- **TASK MATERIAL**:
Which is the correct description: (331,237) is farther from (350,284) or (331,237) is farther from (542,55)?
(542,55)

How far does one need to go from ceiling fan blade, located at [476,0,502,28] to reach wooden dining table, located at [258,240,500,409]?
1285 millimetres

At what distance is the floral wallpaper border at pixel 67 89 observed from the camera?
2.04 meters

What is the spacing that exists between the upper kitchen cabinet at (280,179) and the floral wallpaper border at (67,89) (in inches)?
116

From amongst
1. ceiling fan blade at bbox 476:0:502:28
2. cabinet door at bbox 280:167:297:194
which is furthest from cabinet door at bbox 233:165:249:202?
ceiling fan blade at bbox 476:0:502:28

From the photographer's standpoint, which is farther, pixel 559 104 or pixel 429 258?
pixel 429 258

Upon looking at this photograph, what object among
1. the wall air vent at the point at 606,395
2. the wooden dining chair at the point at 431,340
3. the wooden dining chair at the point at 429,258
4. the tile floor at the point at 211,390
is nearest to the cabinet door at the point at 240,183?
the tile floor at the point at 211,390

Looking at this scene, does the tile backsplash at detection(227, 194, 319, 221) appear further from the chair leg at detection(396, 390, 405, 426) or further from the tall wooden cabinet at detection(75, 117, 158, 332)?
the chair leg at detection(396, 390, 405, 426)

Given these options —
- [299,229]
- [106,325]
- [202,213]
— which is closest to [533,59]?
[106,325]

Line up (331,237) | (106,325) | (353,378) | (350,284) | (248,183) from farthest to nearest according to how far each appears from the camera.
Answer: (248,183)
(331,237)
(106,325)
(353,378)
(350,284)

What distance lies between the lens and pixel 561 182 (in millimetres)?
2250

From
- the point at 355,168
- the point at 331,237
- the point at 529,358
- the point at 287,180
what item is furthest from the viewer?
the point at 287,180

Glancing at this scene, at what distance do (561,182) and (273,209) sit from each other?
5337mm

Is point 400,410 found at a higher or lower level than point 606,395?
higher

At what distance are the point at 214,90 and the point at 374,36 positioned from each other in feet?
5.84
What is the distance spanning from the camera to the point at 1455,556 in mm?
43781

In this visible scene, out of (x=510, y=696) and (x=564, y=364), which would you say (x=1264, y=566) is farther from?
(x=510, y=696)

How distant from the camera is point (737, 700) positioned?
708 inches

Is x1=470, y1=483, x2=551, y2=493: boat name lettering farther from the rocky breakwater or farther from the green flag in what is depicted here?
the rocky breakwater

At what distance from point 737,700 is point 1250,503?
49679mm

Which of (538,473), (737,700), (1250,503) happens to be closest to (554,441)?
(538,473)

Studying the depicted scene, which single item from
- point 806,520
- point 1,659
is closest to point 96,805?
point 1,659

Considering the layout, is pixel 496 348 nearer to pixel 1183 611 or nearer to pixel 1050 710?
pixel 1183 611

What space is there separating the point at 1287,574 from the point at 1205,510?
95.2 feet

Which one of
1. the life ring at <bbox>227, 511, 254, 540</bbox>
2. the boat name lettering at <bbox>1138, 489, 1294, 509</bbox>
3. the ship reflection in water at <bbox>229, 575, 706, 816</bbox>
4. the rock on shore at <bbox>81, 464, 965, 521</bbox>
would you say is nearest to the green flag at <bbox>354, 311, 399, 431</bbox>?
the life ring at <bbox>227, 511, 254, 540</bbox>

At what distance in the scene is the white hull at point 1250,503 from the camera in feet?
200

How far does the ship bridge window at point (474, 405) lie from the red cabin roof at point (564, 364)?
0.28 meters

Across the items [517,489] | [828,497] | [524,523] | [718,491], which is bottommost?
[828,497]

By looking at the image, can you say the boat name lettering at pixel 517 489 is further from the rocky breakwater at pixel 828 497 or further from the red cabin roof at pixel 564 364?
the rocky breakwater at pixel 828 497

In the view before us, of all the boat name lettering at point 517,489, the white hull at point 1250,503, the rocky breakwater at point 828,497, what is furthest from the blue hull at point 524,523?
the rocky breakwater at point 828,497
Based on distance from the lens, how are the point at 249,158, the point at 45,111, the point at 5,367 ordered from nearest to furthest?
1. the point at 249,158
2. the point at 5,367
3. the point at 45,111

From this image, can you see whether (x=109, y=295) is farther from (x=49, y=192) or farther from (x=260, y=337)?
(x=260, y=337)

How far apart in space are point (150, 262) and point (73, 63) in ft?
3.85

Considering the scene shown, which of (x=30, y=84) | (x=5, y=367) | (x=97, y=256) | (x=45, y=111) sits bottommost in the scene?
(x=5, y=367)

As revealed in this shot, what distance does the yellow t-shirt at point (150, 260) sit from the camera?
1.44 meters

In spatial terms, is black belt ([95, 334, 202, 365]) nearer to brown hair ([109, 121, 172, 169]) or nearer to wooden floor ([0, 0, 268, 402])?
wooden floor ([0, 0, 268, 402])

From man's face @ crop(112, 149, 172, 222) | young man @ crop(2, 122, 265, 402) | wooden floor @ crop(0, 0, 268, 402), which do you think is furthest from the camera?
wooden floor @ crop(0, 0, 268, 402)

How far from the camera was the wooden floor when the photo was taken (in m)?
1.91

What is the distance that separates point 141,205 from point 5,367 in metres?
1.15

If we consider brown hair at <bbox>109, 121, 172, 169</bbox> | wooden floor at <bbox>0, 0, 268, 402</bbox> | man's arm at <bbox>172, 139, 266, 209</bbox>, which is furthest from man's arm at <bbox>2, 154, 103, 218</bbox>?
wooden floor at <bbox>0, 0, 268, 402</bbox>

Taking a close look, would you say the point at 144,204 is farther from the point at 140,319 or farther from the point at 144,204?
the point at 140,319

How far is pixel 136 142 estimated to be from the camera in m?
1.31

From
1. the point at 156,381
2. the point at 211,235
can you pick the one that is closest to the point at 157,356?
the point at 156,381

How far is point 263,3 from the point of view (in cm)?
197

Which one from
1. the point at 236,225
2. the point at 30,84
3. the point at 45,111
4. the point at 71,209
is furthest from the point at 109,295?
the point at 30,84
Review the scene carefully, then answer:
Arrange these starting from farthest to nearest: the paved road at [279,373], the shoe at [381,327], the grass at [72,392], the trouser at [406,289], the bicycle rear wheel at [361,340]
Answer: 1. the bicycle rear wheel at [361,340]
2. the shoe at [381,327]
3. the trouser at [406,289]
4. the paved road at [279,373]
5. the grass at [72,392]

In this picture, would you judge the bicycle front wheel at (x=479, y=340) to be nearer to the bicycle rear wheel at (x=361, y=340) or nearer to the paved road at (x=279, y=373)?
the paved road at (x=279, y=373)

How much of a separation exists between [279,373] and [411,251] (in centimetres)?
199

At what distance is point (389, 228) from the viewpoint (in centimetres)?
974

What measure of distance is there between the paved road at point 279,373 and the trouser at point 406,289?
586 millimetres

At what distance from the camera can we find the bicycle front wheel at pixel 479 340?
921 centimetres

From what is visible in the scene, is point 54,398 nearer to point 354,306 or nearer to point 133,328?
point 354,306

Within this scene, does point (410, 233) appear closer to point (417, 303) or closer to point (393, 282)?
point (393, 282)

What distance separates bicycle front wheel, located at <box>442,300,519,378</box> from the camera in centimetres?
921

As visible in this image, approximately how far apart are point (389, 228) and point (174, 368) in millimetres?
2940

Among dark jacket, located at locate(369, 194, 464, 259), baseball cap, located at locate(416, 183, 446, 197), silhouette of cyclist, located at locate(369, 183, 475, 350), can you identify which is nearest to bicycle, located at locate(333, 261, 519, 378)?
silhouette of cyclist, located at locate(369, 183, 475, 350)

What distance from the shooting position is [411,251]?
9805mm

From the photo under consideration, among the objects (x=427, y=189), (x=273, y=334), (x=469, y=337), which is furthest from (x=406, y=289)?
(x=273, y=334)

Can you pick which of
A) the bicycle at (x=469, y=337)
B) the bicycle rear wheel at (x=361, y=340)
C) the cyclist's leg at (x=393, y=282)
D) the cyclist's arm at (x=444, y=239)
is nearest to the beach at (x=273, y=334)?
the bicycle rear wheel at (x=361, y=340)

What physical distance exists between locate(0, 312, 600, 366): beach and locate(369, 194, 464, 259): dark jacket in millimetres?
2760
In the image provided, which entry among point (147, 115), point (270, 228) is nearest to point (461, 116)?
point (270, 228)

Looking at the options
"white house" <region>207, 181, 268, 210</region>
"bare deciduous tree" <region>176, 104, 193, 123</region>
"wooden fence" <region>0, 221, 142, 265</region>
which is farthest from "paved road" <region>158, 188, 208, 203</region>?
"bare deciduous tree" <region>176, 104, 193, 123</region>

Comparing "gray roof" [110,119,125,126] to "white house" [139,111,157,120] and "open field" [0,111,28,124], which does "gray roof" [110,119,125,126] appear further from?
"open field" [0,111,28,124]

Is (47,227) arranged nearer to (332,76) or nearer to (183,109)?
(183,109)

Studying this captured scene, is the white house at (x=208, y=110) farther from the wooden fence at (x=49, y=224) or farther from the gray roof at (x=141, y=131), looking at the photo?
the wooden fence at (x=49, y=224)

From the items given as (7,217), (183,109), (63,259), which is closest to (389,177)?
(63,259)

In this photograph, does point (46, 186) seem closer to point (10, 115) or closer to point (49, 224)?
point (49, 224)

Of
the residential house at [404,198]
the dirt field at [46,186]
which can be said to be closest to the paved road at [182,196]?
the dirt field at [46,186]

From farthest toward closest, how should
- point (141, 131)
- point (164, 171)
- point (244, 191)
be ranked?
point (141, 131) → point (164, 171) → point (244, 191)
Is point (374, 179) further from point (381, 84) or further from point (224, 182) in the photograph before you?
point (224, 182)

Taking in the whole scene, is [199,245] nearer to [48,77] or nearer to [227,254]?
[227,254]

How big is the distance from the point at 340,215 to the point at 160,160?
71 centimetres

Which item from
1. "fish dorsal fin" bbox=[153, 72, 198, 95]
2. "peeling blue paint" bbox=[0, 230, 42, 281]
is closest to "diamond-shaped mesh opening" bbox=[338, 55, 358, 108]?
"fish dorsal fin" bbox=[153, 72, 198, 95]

- **THE PROBLEM**: Can you recast the records above, from the line with "From the items" through the end of the records, as a Markdown table with the columns "Row" and "Line", numbering each row and leaving out blank lines?

- **RESULT FOR THIS TASK**:
| Row | Line |
|---|---|
| 1 | From the items given as (7,217), (183,109), (63,259), which is closest to (389,177)? |
| 2 | (63,259) |
| 3 | In this photograph, does point (46, 186) seem closer to point (10, 115) or closer to point (49, 224)? |
| 4 | point (49, 224) |
| 5 | Of |
| 6 | the residential house at [404,198] |
| 7 | the dirt field at [46,186] |
| 8 | which can be said to be closest to the paved road at [182,196]? |
| 9 | the dirt field at [46,186] |
| 10 | From farthest toward closest, how should |
| 11 | - point (141, 131) |
| 12 | - point (164, 171) |
| 13 | - point (244, 191) |
| 14 | be ranked? |
| 15 | point (141, 131) → point (164, 171) → point (244, 191) |
| 16 | Is point (374, 179) further from point (381, 84) or further from point (224, 182) in the photograph before you? |
| 17 | point (224, 182) |
| 18 | Taking in the whole scene, is [199,245] nearer to [48,77] or nearer to [227,254]? |
| 19 | [227,254] |
| 20 | How big is the distance from the point at 340,215 to the point at 160,160? |
| 21 | 71 centimetres |
| 22 | Which item from |
| 23 | 1. "fish dorsal fin" bbox=[153, 72, 198, 95] |
| 24 | 2. "peeling blue paint" bbox=[0, 230, 42, 281] |
| 25 | is closest to "diamond-shaped mesh opening" bbox=[338, 55, 358, 108]? |
| 26 | "fish dorsal fin" bbox=[153, 72, 198, 95] |